Contrairement à ce qu’écrivaient certains observateurs, nous n’avons jamais pensé que le pays était sérieusement entré dans une « certaine stabilité » politique. En témoigne le résultat contesté de la dernière élection présidentielle qui ne va pas améliorer la situation, ni les reports successifs des élections législatives initialement prévues en décembre 2016, qui ont fini par se tenir finalement en octobre 2018. Tout ceci nous semble éloigner un peu plus le pays « d’une certaine stabilité ». On verra comment se passeront les prochaines élections présidentielles, en 2023.

Attention à la fragilité des banques, toutes très liées à la manne pétrolière et aux entreprises d’État, lesquelles se portent plutôt mal depuis la chute des prix des matières premières. Courant 2017, deux d’entre elles ont frôlé le dépôt de bilan et une troisième a été purement et simplement liquidée. Comme on l’a vu dans cette fiche, une augmentation préoccupante des retards de paiement est aussi relevée sur le terrain. Si en janvier 2018, en dépit de toutes ces difficultés, un forfaiteur couvrait néanmoins des opérations sur deux ans, ce n’est plus le cas depuis fin mars 2019. Officiellement, le pays est « fermé ».

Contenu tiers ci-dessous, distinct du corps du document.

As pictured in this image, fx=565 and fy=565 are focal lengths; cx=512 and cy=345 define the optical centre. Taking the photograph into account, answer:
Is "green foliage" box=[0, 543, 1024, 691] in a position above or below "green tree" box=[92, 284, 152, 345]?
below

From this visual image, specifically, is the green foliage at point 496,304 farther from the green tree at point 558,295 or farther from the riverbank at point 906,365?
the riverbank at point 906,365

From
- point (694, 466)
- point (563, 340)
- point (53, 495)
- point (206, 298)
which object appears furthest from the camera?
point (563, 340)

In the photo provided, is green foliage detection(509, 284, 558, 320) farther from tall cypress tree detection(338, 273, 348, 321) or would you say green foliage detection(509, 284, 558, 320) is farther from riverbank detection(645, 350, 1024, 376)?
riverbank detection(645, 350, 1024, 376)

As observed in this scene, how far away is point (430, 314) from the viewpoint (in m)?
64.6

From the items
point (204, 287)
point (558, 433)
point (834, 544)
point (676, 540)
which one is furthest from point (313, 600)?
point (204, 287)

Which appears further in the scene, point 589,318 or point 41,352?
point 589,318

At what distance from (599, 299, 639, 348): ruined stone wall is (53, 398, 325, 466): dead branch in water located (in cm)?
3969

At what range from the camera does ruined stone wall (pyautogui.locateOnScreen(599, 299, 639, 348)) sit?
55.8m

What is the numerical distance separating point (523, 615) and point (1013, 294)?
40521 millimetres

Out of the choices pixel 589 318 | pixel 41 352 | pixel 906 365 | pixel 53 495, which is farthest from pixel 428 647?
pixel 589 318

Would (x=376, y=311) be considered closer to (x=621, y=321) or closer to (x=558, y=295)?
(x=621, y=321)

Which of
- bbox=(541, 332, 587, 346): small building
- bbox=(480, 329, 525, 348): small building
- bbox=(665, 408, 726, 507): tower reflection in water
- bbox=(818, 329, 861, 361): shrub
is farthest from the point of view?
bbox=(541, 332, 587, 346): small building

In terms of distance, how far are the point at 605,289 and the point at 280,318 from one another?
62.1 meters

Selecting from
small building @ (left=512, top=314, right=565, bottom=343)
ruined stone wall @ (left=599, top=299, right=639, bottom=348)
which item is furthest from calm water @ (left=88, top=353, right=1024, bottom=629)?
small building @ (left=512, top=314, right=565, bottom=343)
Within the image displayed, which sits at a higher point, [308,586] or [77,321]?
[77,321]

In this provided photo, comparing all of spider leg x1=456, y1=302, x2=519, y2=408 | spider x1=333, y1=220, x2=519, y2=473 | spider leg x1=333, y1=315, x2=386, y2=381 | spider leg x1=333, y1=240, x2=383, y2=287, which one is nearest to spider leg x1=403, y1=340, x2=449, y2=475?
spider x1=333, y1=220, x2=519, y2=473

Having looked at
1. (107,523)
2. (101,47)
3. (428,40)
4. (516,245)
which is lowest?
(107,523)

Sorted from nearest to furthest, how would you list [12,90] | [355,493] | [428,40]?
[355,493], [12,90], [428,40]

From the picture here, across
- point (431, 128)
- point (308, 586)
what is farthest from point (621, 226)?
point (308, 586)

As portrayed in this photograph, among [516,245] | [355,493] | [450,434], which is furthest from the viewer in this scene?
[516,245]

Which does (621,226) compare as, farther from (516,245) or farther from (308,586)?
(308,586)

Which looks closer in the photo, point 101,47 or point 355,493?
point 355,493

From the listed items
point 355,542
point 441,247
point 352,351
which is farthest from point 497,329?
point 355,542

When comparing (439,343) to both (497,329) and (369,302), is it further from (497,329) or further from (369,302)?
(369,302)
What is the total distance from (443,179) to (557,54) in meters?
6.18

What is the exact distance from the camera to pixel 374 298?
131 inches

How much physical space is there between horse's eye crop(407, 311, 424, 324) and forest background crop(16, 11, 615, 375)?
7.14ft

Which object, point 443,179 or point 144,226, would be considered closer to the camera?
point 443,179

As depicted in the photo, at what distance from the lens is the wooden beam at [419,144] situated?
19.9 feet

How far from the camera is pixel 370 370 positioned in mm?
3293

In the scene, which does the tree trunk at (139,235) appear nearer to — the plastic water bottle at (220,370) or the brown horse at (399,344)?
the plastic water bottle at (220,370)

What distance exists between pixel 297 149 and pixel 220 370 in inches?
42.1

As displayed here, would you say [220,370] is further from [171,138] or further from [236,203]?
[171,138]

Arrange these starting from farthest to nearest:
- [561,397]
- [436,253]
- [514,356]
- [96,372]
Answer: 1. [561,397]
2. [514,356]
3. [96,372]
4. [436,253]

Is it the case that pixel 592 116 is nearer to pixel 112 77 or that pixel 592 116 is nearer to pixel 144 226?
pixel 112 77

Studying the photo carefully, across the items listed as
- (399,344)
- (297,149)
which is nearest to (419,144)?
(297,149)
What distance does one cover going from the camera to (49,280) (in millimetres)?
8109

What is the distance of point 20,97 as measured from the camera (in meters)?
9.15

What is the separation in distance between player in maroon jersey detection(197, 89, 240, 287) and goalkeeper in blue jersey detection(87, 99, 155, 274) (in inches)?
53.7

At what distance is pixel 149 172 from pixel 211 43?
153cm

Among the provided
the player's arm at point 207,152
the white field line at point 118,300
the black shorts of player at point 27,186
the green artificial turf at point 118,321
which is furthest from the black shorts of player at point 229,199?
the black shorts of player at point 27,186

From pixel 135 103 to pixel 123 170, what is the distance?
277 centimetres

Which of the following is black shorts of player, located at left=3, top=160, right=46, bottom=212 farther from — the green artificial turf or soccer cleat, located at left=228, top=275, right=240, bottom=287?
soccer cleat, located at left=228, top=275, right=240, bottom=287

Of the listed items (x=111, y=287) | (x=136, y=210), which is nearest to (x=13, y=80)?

D’autre part, comme on pouvait le lire récemment sur un site gabonais, « au Gabon, des centaines d’entreprises de type PME se créent chaque année. Or, globalement, 80 à 85 % de ces entreprises disparaissent purement et simplement dans les années qui suivent leur création, alors qu’une autre partie glisse progressivement vers l’informel en fuyant les services du fisc et des organismes de cotisation ». À noter que la nouvelle loi de finances validée en juin 2020 comprend différentes mesures pour lutter contre la corruption et le blanchiment d’argent. Sécuriser au maximum vos opérations et appuyer vous sur les réseaux français locaux.

Mobilité

Contacts

Logistique & Douane

Dans le classement « Doing Business 2020 » de la Banque mondiale, le Gabon est classé au 170e rang mondial (inchangé par rapport à 2019) pour la performance du commerce transfrontalier. Sont mesurés dans cette rubrique les délais et les coûts (hors droits de douane) associés à trois catégories de procédures : respect des exigences en matière de documentation, respect des procédures de commerce transfrontalier et transport intérieur. Les délais sont fournis en nombre d’heures et les coûts en dollars US. Le transport intérieur n’est toutefois pas intégré dans la note finale.

• À l’export : respect des procédures de commerce transfrontalier (durée 96 h. ; coût 1 633 USD) ; respect des exigences en matière de documentation (60 h. ; 200 USD).

• À l’import : respect des procédures de commerce transfrontalier (durée 84 h. ; coût 1 320 USD) ; respect des exigences en matière de documentation (120 h. ; 170 USD).